● **Lesetext**:
= = = = =
# Geforce 2 MX Probelm ...



## crazyTux (29. November 2003)

Hallo,
ich habe ein kleines Problem, irgend wie scheint meine GeForce nicht richtig 
zu laufen. Ich benutze RedHat 9.0. In der Konfiguration der Karte kann ich nicht
"3D Hardware Beschleunigung aktivieren" ankreuzen. 

Wenn ich ein Spiel starten will Beispielsweise Enemy Territory, kommt immer 
der Fehler: "Received signal 11, exiting...".

Hier mal die komplette Ausgabe wenn ich "et" in die Konsole eingebe:
_ET 2.55 linux-i386 May 27 2003
----- FS_Startup -----
Current search path:
/home/dani/.etwolf/etmain
/usr/local/games/enemy-territory/etmain/pak0.pk3 (3725 files)
/usr/local/games/enemy-territory/etmain/mp_bin.pk3 (4 files)
= = = = =
● **Bereitgestellte Datensätze**:
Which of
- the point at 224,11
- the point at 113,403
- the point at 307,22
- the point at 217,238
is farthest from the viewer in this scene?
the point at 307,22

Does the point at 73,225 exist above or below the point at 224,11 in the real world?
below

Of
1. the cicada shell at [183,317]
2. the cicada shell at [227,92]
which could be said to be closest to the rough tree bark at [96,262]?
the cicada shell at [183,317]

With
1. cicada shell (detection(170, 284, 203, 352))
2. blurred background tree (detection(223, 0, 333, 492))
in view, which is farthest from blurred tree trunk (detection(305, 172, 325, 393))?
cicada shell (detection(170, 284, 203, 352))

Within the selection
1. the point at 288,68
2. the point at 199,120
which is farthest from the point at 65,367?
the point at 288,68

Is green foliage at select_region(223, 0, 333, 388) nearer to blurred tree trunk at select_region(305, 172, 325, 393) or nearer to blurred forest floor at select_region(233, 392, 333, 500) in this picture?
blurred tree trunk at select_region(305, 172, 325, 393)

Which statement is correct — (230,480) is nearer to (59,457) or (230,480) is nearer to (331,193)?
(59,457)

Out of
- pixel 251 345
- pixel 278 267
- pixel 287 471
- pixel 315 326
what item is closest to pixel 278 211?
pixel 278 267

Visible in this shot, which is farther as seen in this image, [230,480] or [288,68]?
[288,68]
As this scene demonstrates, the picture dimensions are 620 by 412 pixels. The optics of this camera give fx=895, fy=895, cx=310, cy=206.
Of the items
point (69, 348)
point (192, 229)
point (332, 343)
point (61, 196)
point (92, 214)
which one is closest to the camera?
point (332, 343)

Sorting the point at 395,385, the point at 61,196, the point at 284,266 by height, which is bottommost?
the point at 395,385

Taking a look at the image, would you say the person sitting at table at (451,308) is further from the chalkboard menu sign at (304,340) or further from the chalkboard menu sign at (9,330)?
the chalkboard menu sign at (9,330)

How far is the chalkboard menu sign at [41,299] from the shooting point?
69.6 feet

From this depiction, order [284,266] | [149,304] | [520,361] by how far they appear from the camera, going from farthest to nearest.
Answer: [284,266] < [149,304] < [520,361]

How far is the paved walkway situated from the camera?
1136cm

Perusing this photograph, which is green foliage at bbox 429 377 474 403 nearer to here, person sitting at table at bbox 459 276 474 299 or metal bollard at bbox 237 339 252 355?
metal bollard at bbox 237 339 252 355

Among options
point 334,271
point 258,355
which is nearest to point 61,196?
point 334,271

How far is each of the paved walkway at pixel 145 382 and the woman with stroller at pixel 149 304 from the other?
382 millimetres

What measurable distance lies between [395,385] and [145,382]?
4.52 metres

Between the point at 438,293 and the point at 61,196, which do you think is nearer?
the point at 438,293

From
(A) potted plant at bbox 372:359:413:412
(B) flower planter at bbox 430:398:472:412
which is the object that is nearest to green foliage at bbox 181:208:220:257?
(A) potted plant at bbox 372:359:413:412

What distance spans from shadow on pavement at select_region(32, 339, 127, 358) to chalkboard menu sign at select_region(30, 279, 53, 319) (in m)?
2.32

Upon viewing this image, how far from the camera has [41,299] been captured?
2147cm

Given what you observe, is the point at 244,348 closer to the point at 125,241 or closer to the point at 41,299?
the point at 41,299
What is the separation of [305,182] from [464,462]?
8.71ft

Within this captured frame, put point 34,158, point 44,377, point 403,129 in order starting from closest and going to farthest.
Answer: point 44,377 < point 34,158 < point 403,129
= = = = =
● **Gestellte Aufgabe 1**: Fasse den Absatz des Lesetextes, der mit „Hallo, ich habe ein kleines Problem“ beginnt, als kurze Stichpunktliste zusammen und behalte dabei seine wesentlichen Fakten bei.
● **Gestellte Aufgabe 2**: Gib in den Datensätzen alles ab der Zeile mit „How far is each“ bis zum Ende der Datensätze erneut wieder und ersetze darin „camera“ durch „photographer“, ohne sonst etwas zu verändern.
Der Lesetext und die Datensätze haben inhaltlich nichts miteinander zu tun.

● **Ergebnis 1**:
- Die GeForce-Karte scheint nicht richtig zu laufen.
- Verwendet wird RedHat 9.0.
- In der Konfiguration der Karte lässt sich „3D Hardware Beschleunigung aktivieren“ nicht ankreuzen.

● **Ergebnis 2**:
How far is each of the paved walkway at pixel 145 382 and the woman with stroller at pixel 149 304 from the other?
382 millimetres

What measurable distance lies between [395,385] and [145,382]?
4.52 metres

Between the point at 438,293 and the point at 61,196, which do you think is nearer?
the point at 438,293

From
(A) potted plant at bbox 372:359:413:412
(B) flower planter at bbox 430:398:472:412
which is the object that is nearest to green foliage at bbox 181:208:220:257?
(A) potted plant at bbox 372:359:413:412

What distance spans from shadow on pavement at select_region(32, 339, 127, 358) to chalkboard menu sign at select_region(30, 279, 53, 319) (in m)?
2.32

Upon viewing this image, how far from the photographer has [41,299] been captured?
2147cm

Given what you observe, is the point at 244,348 closer to the point at 125,241 or closer to the point at 41,299?
the point at 41,299
What is the separation of [305,182] from [464,462]?
8.71ft

Within this captured frame, put point 34,158, point 44,377, point 403,129 in order starting from closest and going to farthest.
Answer: point 44,377 < point 34,158 < point 403,129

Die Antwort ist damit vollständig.